Occupying a corner was a low brick building that looked very much as if it might once have been a small elementary school. Blue letters on a small white sign read, Islamic Center of Des Moines.
From the way the two boys staggered and kept having to suppress giggles, I guessed that this was either later in the life of that bottle of peppermint schnapps, or another night altogether with a different bottle. But they were drunk, intent on mayhem.
Each had a can of spray paint. Pete carried a brick. Trent had armed himself with a metal baseball bat.

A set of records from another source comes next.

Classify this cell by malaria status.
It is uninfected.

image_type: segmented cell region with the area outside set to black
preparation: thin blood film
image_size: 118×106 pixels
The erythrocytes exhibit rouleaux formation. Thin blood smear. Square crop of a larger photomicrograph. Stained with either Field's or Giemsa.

First they spray-painted the wall facing the street, and then the front door, with their usual unimaginative slurs and death threats.
Then came the windows.
Crash!
Crash!
The baseball bat smashed. The brick flew. The two of them turned to race back to the car, giddy, excited, yipping and howling.
And there was a man.
He was middle-aged, dark-skinned, a large man, but with a body that seemed twisted by some earlier injury. He moved as though half his body was slow to respond. I wondered if he’d had a stroke, or perhaps been injured.
He was neither armed nor dangerous. But he was outraged.